Knew those guys would come in handy for more than brooding and chiseled abs.

I traveled further than ever from the imposing Hive building. The grounds were quite extensive, and I knew from the “welcome” package, which was as dreary as the ones you probably got in prison, that there was about ten acres of land here. A large chunk was taken up by the enormous building, but still plenty of nature remained. The government had forbidden the vamps from building more housing or extending the Hive. They were trying to keep the numbers contained.

I found myself in a section of the forest which I’d never been before, the canopy thick and dense, and it was dark and cold on the ground level. Winter was so damn close I could feel the chill in the air, smell the fresh scent which usually meant ice or snow was around the corner. As I strolled further through the tightly-packed forest, I fought for a sense of … something. I was lost. On the other hand, things were actually okay in the Hive. I had Ryder and the guys, I was going to be an enforcer— which was a hell of a lot better than “hello, can I take your call”—but still, this feeling of unease remained.

As the trees thinned, I emerged out into a large open space. I could see the high, wired fences in the distance, and hear cars, so I was probably close to the front entrance. It took me about five seconds to recognize where I had ended up. Since arriving here I’d tried to avoid this particular spot, consciously and subconsciously. I really hadn’t wanted to deal with it. But of course, like all suppressed things, something eventually forces them to the surface.

Sucking in a deep breath, I squared my shoulders, got all brave and stomped across to the very spot where I had been dragged and almost raped. Everything looked a little different now. The ground was rough, the grass browning off and starting to die. The last time it had been dark, the shadows casting the entire world into something that seemed sinister and petrifying.

Crouching down, I dropped both of my hands into the grass, scraping across the hard dirt below. I had fought my attackers, but there were two of them and they were so much stronger than me. I knew at the time there was no way for me to escape, and that if I just lay there and accepted my fate, they might let me live.

But of course, I would have preferred death over letting those two animals think they had broken me. I was a fighter.
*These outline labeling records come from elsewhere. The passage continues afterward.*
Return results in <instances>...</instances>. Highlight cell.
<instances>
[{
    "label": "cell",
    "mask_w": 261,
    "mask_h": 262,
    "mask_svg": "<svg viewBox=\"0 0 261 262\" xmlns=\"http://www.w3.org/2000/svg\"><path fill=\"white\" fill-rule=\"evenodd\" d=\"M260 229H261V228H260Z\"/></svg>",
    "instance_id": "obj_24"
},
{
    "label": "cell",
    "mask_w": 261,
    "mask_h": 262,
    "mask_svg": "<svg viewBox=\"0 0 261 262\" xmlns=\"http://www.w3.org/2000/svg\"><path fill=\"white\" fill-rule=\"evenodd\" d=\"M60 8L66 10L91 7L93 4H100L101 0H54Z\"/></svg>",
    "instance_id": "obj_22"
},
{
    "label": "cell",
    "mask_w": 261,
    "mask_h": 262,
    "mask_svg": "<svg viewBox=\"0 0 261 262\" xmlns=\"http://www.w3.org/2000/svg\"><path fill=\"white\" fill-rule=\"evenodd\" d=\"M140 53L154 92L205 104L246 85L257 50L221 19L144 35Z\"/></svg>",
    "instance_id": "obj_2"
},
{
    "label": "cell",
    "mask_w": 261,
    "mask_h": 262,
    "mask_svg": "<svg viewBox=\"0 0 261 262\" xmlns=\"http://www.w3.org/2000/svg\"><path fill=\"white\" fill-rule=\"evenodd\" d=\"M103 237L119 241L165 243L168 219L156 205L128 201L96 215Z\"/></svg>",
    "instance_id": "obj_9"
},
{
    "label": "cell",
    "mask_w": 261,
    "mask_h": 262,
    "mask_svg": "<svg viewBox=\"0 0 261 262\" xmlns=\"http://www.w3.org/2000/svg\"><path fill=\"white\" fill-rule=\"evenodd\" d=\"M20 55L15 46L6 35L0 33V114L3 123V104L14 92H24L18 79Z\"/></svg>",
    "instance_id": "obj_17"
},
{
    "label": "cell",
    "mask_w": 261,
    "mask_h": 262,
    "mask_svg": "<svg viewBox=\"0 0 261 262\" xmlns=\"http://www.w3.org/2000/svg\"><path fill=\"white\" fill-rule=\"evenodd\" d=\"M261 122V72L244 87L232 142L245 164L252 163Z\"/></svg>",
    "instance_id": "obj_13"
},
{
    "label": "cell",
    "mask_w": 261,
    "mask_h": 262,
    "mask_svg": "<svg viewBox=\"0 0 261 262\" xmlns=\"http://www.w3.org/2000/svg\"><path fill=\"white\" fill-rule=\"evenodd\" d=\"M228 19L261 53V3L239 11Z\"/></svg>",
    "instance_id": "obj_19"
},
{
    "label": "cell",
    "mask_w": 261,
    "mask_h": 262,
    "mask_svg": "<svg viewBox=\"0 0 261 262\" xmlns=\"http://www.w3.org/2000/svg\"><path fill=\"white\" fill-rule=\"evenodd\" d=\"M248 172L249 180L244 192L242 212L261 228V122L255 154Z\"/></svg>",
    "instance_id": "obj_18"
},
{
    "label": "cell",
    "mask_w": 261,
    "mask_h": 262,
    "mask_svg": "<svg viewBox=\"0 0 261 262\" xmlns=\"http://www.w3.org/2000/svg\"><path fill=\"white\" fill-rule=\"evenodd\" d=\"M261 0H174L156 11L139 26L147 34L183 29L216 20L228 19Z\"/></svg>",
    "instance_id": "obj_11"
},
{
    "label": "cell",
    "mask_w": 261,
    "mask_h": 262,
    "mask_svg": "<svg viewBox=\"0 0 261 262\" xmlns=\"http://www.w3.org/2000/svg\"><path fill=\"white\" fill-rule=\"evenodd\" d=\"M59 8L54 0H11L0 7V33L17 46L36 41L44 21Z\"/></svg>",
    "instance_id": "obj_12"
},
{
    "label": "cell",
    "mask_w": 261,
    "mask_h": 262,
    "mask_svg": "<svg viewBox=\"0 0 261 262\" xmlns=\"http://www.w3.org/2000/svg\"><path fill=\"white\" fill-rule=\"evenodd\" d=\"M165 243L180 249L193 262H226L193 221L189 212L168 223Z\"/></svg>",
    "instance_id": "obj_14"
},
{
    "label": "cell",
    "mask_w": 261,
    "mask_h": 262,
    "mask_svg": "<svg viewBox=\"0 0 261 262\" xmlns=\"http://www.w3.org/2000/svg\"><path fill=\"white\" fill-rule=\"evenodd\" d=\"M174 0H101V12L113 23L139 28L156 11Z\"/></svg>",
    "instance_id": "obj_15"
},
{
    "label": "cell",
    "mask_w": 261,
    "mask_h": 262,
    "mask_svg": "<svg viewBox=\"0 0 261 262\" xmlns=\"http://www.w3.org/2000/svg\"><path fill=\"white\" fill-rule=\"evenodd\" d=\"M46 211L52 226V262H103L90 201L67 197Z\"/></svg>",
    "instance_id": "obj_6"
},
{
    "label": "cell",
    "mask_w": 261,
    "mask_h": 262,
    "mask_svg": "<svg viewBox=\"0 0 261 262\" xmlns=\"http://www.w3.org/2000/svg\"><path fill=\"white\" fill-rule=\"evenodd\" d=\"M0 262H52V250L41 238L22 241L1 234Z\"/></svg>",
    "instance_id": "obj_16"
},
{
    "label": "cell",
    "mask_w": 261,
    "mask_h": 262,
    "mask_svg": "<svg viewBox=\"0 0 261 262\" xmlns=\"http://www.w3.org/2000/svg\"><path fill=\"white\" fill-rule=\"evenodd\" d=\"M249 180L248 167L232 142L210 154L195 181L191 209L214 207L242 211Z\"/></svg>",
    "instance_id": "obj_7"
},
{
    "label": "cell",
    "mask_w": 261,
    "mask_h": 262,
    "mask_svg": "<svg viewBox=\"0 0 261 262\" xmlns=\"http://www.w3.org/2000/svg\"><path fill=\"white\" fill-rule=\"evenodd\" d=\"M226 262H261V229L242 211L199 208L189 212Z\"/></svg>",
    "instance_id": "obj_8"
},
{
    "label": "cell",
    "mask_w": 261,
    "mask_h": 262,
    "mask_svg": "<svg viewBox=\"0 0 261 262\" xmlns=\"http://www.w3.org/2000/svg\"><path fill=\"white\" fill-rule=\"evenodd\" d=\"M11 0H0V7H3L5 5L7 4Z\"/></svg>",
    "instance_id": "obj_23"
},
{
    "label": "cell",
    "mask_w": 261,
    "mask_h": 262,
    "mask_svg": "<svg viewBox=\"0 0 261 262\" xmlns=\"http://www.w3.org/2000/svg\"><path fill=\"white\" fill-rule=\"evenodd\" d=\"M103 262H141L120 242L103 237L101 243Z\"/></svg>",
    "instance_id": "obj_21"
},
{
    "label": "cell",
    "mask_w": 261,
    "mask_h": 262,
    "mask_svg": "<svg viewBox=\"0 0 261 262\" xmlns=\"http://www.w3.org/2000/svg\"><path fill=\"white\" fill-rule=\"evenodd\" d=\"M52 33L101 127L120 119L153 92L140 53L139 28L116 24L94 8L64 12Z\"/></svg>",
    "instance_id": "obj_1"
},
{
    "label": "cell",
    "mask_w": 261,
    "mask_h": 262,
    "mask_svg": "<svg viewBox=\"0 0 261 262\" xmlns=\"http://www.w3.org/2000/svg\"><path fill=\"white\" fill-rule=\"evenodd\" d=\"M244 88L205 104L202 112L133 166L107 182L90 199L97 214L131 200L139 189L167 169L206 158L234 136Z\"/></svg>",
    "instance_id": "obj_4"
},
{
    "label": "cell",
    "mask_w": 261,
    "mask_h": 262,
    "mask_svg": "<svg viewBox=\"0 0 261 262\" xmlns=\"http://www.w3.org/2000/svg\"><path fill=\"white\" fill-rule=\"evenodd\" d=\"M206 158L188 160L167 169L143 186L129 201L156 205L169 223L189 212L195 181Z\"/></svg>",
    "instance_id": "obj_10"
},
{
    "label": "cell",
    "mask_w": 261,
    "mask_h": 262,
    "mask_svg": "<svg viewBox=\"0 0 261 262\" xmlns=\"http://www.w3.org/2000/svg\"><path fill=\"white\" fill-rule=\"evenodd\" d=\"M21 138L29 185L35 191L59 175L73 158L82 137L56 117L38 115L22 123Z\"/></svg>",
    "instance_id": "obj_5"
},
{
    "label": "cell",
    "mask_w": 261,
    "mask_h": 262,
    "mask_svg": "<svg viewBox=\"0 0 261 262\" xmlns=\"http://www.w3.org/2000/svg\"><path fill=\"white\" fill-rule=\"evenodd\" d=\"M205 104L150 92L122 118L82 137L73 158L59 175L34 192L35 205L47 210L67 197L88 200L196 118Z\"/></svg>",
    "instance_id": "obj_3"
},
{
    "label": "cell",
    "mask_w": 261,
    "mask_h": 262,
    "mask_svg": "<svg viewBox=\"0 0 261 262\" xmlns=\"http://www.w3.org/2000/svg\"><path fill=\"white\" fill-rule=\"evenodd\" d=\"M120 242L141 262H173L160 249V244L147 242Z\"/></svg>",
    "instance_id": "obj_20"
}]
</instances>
I had to squeeze my eyes tightly as images and emotions flashed through me. It was disorienting and overwhelming, mostly because I had refused to let myself dwell on it too much. After it happened I wouldn’t speak on it, only giving my mom and Tessa the very barest of information. I had gotten very good at suppressing that night, and instead had focused on becoming physically stronger. Emotional strength, as always, was a lot harder.

It took me a while, sitting there on that cold, hard ground, eyes closed, emotions a mess
, tears leaking from my eyes. Eventually the ache in my chest and stomach started to abate, until
I could finally open my eyes and see the world around me again.

On the rare occasions I allowed myself to remember that night, it was only to wonder who the male was who had saved me. At the time I’d been out of
it, overcome with fear, and the entire thing came back in flashes. But the Viking male, with his broad, strong and kind face
, was permanently imprinted on my mind. A vampire who was actually caring enough to stop a human female from being raped. Seemed as if Lucas wasn’t the only one I could trust, but Viking vamp had completely disappeared.

It kind of made me sad that I would never know his name.

My legs protested as I straightened. I wondered how long I’d been crouched there for. Probably long enough that someone in the Hive was looking for me. No doubt the enforcers had realized I was not with Jayden and were probably storming the place searching for me.

Shit!
I hadn’t meant to stay out this long. It was a real asshole move to make them worry about me. Stupid memories.

I spun around, preparing to sprint my butt back through the trees, knowing I was going to get majorly ass-kicked by Ryder, which I totally deserved. But before I could even take a step, the figure standing about three yards from me had me grinding to a halt. The enforcer looked kind of pissed off, and yet at the same time he didn’t.